Over in the dairy parlor, March Class Three milk futures increased by 23 cents. The livestock market was mixed. April cattle declined by 73 cents, while March feeders dropped 85 cents.
The April lean hog contract, however, rose $2.15. In the currency markets, the US dollar index added 101 ticks. March crude oil dropped $1.78 per barrel.
COMEX gold expanded $25.50 per ounce, and the Goldman Sachs Commodity Index fell nine points to settle at 562. Joining us now are two of our regular market analysts, Ross Baldwin and Jeff French. Ross, the cattle inventory report today is significant.
Last year, this report indicated the smallest herd since 1951, and we’re even lower than that this year. Why? Ross Baldwin: The herd continues to be reduced.
We haven’t entered a rebuilding phase. It takes three years from the time you start expansion to see numbers pick back up, and we haven’t started expansion yet. We’ve been doing the opposite.
Prior to this report, the US cow herd dropped 10% over the previous three years, and this report shows numbers are 1% lower than last year. So these numbers continue to drop, and it was a bullish report. Paul Yeager: It takes a long time to grow an animal and get it to market, but why hasn’t this market responded to expanded herds or keeping back heifers?
Ross Baldwin: One of the largest reasons is that we haven’t kept heifers back due to record-high prices for feeder cattle. It’s an easy decision for the rancher when prices are so high. Until we see a change over the next year or two, it’s going to be hard to keep these heifers back.
Feeder cattle prices continue to hit record highs across the country, which is not indicative of expansion. Paul Yeager: Are you hearing from people struggling with whether to take advantage of current prices or hold out for future gains? Jeff French: Economically, the prices are just too good.
The American rancher is getting older, pushing into their 70s, and they’re looking at these prices knowing they can get $280 or $300 per heifer now.

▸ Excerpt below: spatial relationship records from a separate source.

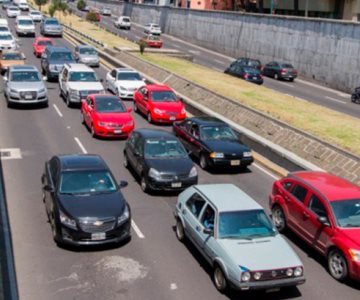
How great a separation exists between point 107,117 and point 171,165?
6661mm

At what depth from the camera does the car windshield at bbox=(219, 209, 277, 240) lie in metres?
11.5

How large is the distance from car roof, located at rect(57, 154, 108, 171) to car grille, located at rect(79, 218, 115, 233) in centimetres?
197

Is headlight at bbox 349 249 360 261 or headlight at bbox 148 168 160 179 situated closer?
headlight at bbox 349 249 360 261

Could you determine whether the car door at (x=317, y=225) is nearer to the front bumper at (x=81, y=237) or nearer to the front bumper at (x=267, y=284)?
the front bumper at (x=267, y=284)

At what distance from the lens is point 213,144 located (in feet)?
64.2

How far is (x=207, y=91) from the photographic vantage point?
30250 mm

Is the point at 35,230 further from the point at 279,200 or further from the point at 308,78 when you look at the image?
the point at 308,78

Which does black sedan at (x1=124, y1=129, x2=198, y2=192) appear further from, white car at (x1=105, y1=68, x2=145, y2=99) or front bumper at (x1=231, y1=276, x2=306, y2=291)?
white car at (x1=105, y1=68, x2=145, y2=99)

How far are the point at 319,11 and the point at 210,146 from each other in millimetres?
61419

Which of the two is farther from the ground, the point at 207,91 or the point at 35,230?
the point at 207,91

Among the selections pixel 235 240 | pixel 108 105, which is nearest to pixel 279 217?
pixel 235 240

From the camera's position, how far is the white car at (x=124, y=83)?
31219 millimetres

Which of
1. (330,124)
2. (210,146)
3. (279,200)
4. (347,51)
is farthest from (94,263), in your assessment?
(347,51)

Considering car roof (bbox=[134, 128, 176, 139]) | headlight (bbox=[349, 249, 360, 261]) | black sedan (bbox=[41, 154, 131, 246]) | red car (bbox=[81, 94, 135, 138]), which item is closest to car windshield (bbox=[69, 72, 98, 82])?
red car (bbox=[81, 94, 135, 138])
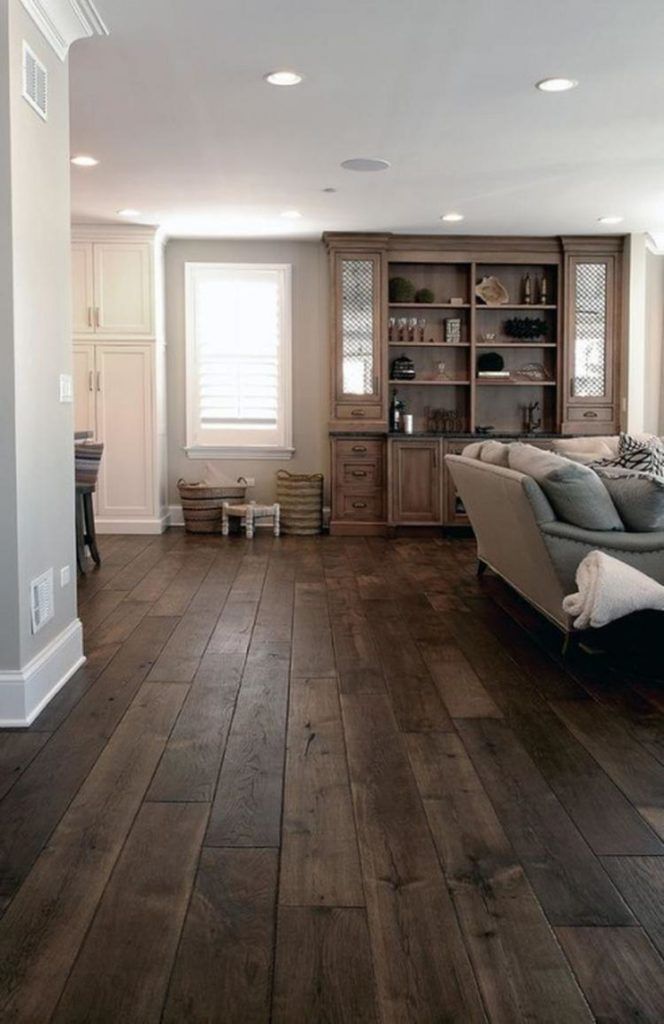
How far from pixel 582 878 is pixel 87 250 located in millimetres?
6992

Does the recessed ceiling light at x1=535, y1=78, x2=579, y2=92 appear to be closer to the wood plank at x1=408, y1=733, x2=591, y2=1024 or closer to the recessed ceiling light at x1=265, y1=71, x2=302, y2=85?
the recessed ceiling light at x1=265, y1=71, x2=302, y2=85

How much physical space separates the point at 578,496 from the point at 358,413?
4249mm

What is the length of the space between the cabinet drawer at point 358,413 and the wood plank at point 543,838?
17.4 ft

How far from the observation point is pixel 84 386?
7.89 m

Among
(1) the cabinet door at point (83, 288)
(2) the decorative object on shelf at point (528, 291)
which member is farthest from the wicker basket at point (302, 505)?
(2) the decorative object on shelf at point (528, 291)

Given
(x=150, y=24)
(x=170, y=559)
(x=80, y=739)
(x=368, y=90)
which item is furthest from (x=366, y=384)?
(x=80, y=739)

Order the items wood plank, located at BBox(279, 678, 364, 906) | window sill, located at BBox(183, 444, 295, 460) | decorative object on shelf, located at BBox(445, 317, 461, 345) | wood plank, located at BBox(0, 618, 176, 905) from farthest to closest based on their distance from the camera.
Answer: window sill, located at BBox(183, 444, 295, 460)
decorative object on shelf, located at BBox(445, 317, 461, 345)
wood plank, located at BBox(0, 618, 176, 905)
wood plank, located at BBox(279, 678, 364, 906)

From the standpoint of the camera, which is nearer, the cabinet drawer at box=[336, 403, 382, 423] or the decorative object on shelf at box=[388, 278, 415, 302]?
→ the cabinet drawer at box=[336, 403, 382, 423]

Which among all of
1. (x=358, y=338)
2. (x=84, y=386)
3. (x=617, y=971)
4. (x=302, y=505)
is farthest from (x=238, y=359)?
(x=617, y=971)

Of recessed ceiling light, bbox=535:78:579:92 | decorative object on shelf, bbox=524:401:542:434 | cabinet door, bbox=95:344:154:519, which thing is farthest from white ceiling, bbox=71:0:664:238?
decorative object on shelf, bbox=524:401:542:434

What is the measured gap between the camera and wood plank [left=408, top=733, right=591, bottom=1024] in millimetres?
1579

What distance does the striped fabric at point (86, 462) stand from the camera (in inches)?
233

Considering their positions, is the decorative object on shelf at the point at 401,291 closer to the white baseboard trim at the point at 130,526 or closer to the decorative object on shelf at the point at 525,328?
the decorative object on shelf at the point at 525,328

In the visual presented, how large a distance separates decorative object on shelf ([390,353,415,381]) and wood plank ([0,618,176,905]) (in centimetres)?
481
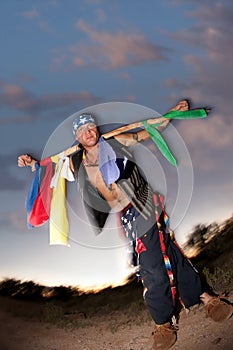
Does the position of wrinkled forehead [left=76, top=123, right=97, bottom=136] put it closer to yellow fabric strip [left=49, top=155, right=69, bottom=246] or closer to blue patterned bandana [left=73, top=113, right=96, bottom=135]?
blue patterned bandana [left=73, top=113, right=96, bottom=135]

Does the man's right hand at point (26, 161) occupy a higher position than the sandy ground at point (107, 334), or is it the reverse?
the man's right hand at point (26, 161)

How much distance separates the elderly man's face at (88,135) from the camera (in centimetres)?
499

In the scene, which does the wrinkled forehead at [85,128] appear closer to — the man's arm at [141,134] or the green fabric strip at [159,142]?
the man's arm at [141,134]

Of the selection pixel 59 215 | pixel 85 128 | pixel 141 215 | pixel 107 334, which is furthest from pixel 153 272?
pixel 107 334

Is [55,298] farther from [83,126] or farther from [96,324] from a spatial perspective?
[83,126]

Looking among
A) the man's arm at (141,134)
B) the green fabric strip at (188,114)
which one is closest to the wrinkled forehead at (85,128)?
the man's arm at (141,134)

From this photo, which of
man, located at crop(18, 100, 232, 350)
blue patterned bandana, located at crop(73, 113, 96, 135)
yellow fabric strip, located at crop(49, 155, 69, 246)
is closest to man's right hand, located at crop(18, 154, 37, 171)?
yellow fabric strip, located at crop(49, 155, 69, 246)

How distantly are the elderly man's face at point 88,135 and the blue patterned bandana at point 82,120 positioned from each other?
0.03 metres

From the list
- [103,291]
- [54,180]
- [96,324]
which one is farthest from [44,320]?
[54,180]

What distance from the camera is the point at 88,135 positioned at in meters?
4.99

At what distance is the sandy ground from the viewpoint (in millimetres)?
4879

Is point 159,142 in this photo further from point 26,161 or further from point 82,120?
point 26,161

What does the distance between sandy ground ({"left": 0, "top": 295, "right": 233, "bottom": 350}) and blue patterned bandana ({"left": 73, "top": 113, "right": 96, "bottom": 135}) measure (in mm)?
2282

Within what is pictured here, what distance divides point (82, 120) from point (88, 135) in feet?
0.53
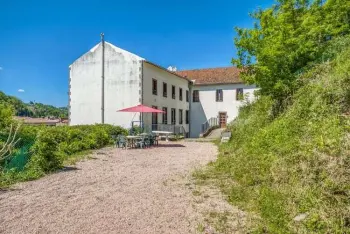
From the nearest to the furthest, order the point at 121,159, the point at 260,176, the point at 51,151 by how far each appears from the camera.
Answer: the point at 260,176 < the point at 51,151 < the point at 121,159

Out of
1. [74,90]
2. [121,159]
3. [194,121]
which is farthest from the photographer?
[194,121]

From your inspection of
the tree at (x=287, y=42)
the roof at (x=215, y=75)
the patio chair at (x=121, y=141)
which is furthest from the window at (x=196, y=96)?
the tree at (x=287, y=42)

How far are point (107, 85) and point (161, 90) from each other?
4837 mm

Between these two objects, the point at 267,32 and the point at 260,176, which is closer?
the point at 260,176

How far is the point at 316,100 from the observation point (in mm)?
7379

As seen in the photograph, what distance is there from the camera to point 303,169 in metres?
5.02

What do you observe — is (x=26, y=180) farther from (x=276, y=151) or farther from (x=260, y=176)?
(x=276, y=151)

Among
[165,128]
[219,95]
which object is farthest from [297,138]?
[219,95]

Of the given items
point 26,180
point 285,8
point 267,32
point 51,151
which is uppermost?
point 285,8

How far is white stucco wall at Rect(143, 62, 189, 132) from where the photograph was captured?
72.5 ft

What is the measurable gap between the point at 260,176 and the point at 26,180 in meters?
6.29

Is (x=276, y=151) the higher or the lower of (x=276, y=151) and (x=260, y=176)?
the higher

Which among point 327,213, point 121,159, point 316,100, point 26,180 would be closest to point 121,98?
point 121,159

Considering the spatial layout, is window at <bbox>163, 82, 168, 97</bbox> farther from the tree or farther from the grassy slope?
the grassy slope
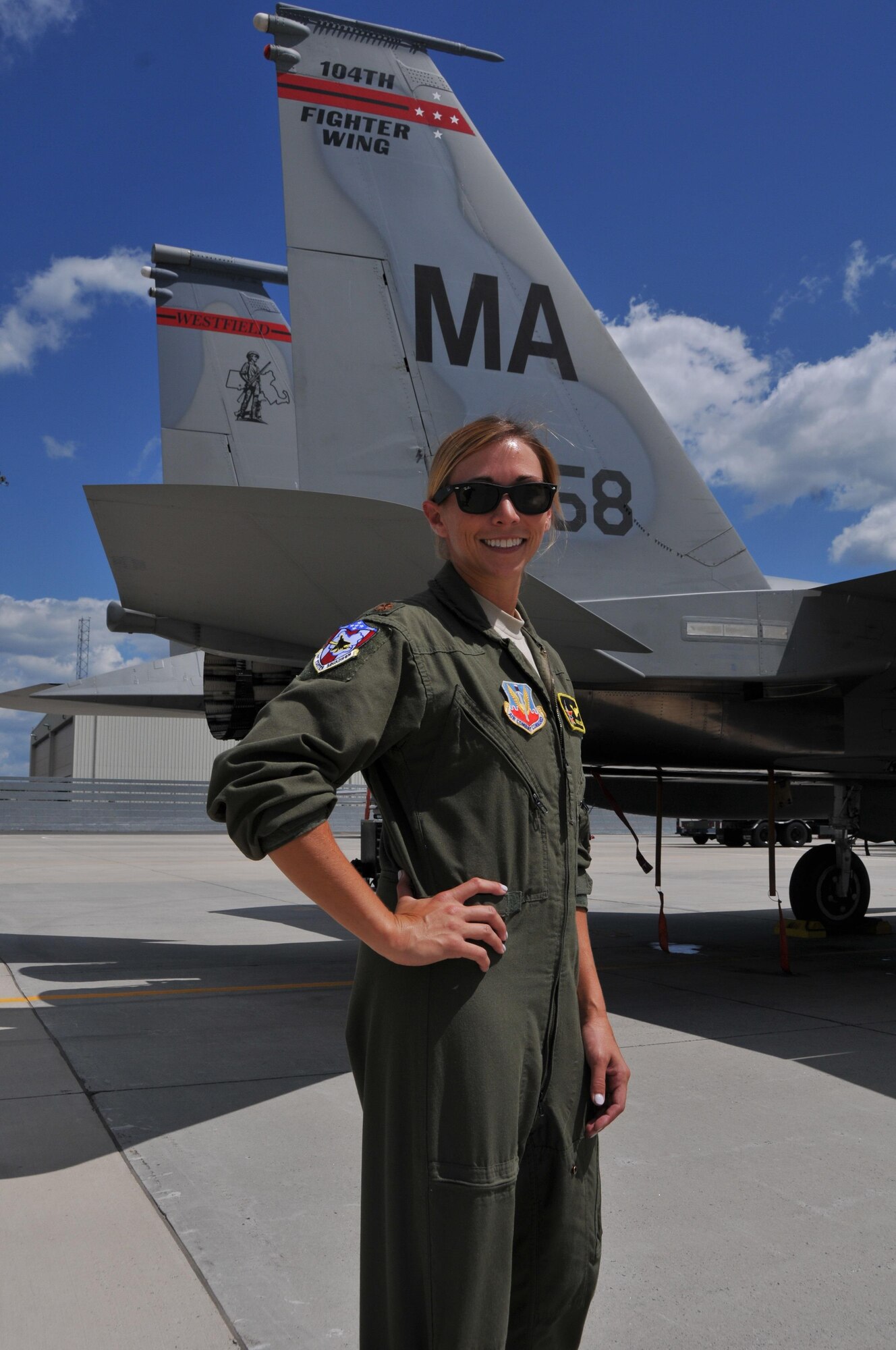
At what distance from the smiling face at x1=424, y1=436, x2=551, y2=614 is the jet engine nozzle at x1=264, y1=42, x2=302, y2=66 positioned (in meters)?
5.31

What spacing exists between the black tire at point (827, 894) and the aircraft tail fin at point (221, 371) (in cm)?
749

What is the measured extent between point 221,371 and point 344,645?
1151cm

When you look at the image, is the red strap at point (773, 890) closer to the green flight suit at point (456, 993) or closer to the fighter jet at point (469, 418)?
the fighter jet at point (469, 418)

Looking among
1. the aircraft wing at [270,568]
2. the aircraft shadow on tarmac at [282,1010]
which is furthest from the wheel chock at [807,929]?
the aircraft wing at [270,568]

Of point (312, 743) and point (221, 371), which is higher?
point (221, 371)

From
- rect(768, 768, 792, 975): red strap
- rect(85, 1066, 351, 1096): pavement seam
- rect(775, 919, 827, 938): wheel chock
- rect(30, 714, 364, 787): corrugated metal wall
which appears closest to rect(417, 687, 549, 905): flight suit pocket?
rect(85, 1066, 351, 1096): pavement seam

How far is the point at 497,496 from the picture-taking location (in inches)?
A: 67.2

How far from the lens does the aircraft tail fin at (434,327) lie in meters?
5.98

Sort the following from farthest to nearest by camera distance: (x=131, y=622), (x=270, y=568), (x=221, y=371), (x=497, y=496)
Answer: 1. (x=221, y=371)
2. (x=131, y=622)
3. (x=270, y=568)
4. (x=497, y=496)

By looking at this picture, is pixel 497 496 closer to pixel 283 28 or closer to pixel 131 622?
pixel 131 622

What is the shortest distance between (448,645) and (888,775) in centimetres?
760

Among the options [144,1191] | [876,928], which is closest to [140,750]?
[876,928]

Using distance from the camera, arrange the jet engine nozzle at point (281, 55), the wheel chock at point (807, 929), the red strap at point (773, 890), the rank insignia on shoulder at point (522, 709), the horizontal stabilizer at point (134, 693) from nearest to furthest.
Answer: the rank insignia on shoulder at point (522, 709)
the jet engine nozzle at point (281, 55)
the red strap at point (773, 890)
the wheel chock at point (807, 929)
the horizontal stabilizer at point (134, 693)

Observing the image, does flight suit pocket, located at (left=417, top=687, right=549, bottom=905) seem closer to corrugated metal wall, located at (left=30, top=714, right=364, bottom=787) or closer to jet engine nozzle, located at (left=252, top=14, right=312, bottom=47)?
jet engine nozzle, located at (left=252, top=14, right=312, bottom=47)
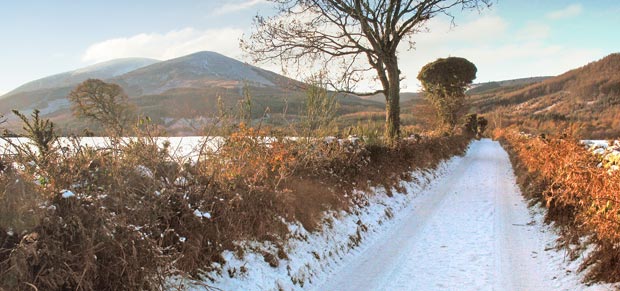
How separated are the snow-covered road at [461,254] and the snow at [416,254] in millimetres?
13

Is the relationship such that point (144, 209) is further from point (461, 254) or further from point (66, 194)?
point (461, 254)

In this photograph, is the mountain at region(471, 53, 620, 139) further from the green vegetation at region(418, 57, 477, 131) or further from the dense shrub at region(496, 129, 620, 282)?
the dense shrub at region(496, 129, 620, 282)

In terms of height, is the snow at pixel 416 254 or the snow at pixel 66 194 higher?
the snow at pixel 66 194

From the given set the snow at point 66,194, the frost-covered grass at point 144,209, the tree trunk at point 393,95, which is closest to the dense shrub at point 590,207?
the frost-covered grass at point 144,209

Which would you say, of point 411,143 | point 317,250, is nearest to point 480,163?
point 411,143

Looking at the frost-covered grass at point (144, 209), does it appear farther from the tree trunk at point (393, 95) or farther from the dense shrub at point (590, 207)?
the tree trunk at point (393, 95)

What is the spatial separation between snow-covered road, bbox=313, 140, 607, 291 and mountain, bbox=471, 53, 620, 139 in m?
37.9

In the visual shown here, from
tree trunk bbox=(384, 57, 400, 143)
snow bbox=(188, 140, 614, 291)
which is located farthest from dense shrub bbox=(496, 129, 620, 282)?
tree trunk bbox=(384, 57, 400, 143)

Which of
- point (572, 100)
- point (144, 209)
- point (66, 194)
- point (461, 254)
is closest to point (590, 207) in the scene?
point (461, 254)

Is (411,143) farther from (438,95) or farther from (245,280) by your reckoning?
(438,95)

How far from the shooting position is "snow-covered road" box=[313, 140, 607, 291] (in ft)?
17.2

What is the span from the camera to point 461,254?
248 inches

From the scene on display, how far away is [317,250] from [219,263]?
1.89 metres

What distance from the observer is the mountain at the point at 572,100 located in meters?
54.3
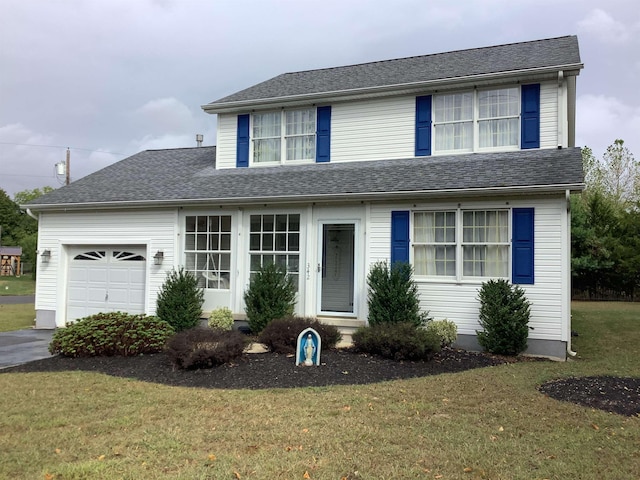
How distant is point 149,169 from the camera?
1502cm

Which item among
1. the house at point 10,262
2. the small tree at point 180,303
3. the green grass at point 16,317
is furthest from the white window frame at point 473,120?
the house at point 10,262

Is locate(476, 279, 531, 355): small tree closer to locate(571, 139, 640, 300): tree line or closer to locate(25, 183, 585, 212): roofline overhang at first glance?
locate(25, 183, 585, 212): roofline overhang

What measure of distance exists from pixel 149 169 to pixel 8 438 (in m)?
11.0

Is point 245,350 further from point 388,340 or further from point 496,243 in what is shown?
point 496,243

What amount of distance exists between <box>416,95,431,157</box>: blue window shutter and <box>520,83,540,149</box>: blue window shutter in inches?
77.6

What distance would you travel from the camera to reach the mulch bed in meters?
6.39

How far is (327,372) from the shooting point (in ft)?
25.4

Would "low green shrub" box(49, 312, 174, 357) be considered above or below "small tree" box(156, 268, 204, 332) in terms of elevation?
below

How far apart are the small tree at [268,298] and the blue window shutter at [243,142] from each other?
11.3ft

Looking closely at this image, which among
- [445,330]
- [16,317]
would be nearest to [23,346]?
[16,317]

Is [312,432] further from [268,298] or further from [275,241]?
[275,241]

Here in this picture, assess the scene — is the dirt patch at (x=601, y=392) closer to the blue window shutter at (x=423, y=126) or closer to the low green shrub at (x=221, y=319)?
the blue window shutter at (x=423, y=126)

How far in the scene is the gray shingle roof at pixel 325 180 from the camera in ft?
32.4

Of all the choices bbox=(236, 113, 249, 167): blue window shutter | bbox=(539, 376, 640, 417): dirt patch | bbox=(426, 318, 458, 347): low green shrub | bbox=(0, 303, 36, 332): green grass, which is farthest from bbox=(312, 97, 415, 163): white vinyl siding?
bbox=(0, 303, 36, 332): green grass
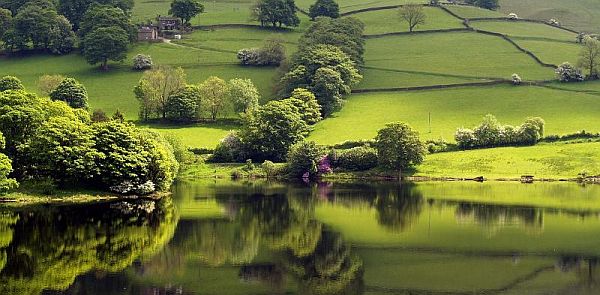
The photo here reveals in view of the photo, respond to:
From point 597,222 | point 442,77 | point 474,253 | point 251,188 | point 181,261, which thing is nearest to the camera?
point 181,261

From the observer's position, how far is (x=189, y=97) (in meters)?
141

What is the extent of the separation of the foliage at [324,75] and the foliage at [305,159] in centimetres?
2980

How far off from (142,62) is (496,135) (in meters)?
80.4

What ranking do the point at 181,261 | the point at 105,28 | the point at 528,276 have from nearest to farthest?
the point at 528,276, the point at 181,261, the point at 105,28

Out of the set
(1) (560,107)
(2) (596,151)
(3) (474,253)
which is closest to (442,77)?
(1) (560,107)

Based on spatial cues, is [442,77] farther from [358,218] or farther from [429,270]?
[429,270]

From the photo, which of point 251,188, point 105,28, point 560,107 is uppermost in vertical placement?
point 105,28

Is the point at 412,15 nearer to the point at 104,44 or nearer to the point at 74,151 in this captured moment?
the point at 104,44

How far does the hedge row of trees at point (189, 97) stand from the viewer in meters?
141

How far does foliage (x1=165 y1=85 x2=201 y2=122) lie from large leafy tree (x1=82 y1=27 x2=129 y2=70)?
30.0 metres

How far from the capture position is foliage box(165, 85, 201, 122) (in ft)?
458

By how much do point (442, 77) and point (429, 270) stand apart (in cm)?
11350

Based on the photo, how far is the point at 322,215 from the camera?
230 feet

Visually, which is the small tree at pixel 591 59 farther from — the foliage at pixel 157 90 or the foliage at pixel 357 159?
the foliage at pixel 157 90
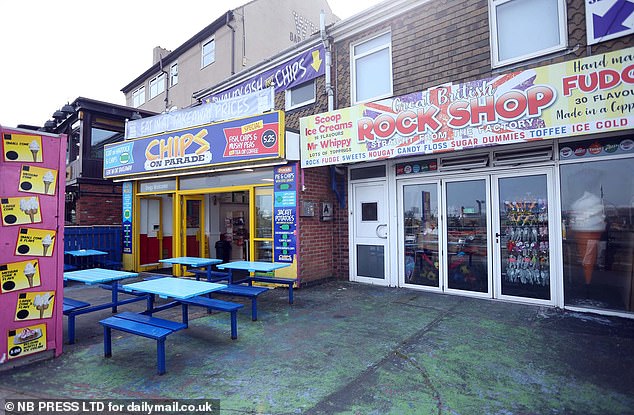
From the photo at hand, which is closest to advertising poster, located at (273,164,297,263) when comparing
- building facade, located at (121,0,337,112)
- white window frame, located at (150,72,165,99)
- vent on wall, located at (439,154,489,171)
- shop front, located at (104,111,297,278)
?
shop front, located at (104,111,297,278)

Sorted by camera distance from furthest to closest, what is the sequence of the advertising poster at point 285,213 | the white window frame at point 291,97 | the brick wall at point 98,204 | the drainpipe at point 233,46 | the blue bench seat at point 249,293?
the drainpipe at point 233,46 < the brick wall at point 98,204 < the white window frame at point 291,97 < the advertising poster at point 285,213 < the blue bench seat at point 249,293

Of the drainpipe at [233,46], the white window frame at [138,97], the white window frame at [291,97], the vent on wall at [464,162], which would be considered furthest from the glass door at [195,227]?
the white window frame at [138,97]

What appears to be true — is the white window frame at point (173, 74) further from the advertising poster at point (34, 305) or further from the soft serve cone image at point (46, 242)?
the advertising poster at point (34, 305)

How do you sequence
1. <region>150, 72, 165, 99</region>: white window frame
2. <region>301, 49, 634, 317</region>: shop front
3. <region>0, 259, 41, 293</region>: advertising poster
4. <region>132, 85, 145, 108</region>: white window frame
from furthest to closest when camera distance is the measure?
<region>132, 85, 145, 108</region>: white window frame → <region>150, 72, 165, 99</region>: white window frame → <region>301, 49, 634, 317</region>: shop front → <region>0, 259, 41, 293</region>: advertising poster

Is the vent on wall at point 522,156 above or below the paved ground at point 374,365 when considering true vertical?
above

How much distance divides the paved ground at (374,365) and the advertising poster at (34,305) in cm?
51

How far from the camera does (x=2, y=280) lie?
3.50m

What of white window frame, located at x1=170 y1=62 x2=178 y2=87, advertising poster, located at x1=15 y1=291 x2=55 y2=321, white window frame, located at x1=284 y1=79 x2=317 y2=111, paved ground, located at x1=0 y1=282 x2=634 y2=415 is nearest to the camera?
paved ground, located at x1=0 y1=282 x2=634 y2=415

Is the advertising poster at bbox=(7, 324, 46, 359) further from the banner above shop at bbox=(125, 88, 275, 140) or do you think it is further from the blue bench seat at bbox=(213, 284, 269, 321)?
the banner above shop at bbox=(125, 88, 275, 140)

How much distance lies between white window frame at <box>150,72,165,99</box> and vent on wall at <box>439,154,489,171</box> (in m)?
19.2

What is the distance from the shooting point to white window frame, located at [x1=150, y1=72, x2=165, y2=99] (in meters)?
21.0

It’s an easy decision.
Cattle inventory reports historic lows
These are historic times. Earlier this week, you could lock in $196 for fat cattle out 15 months. We might sustain these higher prices for some time due to tight numbers through 2026.
I advise my clients to buy cheap puts out of the money and let this market rip higher. Paul Yeager: What will it take for this market to change significantly, other than an unpredictable black swan event? Jeff French: We need to see consumers make switches, which hasn’t happened yet.
Ground beef prices haven’t reached a point where they push consumers to alternatives. I bought ground beef this week at $6.99 per pound. If these prices continue to rise, we’ll have to wait and see how consumers respond.
Paul Yeager: Ross, do you agree that it’s a demand-driven issue that will impact the market? Ross Baldwin: Absolutely. The cattle market remains tight, and fundamentals are strong for this year and into 2026.
To see a significant change, we would need demand destruction, which hasn’t happened yet. Beef demand is the strongest it’s been in 40 years. Jeff French: Adding tariffs on Canada and Mexico for feeder cattle is a wildcard.
We import a lot of feeder cattle from both countries, and combined with current bullish reports, I wouldn’t recommend selling futures at these prices. Paul Yeager: If the Mexican border opens to cattle imports again, how will it affect cattle prices for both fat and feeders? Ross Baldwin: Since the restrictions in late November, feeder cattle prices have rallied $25 to $30.
If the border reopens, we might see pressure on the feeder cattle market, especially in the South. The feeder cattle index would reflect this. Currently, there’s no definitive answer, and talk of tariffs could further impact the situation.
Paul Yeager: Jeff, how do you see the current administration’s stance on tariffs impacting the market? Jeff French: President Trump has shown he’s firm on his policies. The administration’s stance on tariffs could influence retaliatory measures from other countries.
It’s something to watch closely and consider exemptions on certain products. Paul Yeager: Let’s touch on another product Mexico buys—corn. Any influence in the corn market from recent movements?
Jeff French: There may be some influence in late-week action. We’ve seen gaps lower but key support levels holding. The key number to watch now is $4.77 in March.
Paul Yeager: Thank you both for your insights. Ross Baldwin: Thank you, Paul. Jeff French: Thanks, Paul.